= Curriculum Council for Wales =

Defunct Welsh education statutory body

The Curriculum Council for Wales (CCW) was a statutory body for education that was established in Wales in August 1988 under the Education Reform Act 1988.

The CCW was replaced in 1994 by the Curriculum and Assessment Authority for Wales, which in 1997 was itself superseded by the Qualifications, Curriculum and Assessment Authority for Wales.

== Functions ==
The CCW was responsible for all aspects of the National Curriculum in Wales, covering age ranges from under-fives up to 16–19 years.

The CCW's functions were to advise the Secretary of State for Wales on all matters relating to the National Curriculum for Wales; to publish and disseminate information on curriculum matters to schools and other interested parties; and to advise and assist the Secretary of State in any programme of research into the national curriculum.

== History ==
Before 1988, curriculum matters in Wales were dealt with by specific Welsh sub-committees of the School Curriculum Development Committee, and by the Secondary Examinations Council. The CCW was financed by grant-in-aid provided by the Welsh Office.

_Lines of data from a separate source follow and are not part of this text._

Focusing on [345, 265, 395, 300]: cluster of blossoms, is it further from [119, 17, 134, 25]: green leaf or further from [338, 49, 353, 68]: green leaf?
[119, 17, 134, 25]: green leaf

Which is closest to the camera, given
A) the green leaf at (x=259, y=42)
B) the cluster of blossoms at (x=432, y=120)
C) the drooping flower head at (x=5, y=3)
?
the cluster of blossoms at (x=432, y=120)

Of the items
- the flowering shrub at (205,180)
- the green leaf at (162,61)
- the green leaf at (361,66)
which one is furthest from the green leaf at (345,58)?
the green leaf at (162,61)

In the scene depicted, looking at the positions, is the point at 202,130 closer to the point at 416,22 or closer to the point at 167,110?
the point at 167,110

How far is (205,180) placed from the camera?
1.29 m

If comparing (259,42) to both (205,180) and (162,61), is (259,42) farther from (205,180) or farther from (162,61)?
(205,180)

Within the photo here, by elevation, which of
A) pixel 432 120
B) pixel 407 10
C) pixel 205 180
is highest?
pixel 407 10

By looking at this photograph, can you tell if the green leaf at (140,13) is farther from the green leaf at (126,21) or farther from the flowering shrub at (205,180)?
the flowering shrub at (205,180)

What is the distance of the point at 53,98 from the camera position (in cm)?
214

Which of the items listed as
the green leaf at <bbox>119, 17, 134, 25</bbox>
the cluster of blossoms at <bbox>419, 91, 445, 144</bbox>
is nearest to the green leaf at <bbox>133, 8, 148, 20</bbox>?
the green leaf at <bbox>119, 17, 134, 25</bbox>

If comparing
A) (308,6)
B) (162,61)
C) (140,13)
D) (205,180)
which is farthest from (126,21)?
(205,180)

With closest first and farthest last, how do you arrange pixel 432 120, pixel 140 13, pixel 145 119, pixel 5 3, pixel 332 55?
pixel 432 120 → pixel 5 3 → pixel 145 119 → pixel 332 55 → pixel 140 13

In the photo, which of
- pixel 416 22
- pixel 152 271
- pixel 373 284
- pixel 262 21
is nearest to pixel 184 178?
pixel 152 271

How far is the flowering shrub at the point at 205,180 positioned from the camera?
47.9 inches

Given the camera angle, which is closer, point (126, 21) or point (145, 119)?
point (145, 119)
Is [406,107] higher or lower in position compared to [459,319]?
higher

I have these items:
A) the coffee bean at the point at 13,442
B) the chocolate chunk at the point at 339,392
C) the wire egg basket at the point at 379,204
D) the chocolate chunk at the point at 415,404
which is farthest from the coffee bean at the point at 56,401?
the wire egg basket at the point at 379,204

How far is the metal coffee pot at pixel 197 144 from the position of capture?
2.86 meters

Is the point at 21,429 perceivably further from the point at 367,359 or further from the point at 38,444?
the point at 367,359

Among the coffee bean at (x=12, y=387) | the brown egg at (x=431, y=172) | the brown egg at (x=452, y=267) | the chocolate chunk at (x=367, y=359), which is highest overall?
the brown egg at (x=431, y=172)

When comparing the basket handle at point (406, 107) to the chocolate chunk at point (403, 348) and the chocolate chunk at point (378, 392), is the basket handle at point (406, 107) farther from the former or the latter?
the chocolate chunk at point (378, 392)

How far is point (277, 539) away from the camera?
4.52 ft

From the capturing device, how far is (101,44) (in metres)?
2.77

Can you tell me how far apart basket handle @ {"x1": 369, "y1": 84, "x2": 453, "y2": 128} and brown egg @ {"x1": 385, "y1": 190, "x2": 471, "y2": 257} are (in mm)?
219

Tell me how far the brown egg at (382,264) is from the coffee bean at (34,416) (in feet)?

In April 1994, under the Education Act 1993, CCW became the Awdurdod Cwricwlwm ac Asesu Cymru (Curriculum and Assessment Authority for Wales). The Authority inherited all the CCW functions. .In addition, it also became responsible for ensuring quality of the general and vocational qualifications, and to support the teaching of Welsh language and other subjects through the medium of Welsh. Responsibility for the teaching of other subjects passed to the Authority in 1995.

== Current authority ==
In 1997, the Curriculum and Assessment Authority for Wales was taken over by the Qualifications, Curriculum and Assessment Authority for Wales. Set up under the Education Act 1997, the new authority took over responsibility for the accreditation of all vocational qualifications in Wales except for National Vocational Qualifications (NVQs). This function was shared with the Qualifications and Curriculum Authority, which reserved the right to make formal accreditation of NVQs.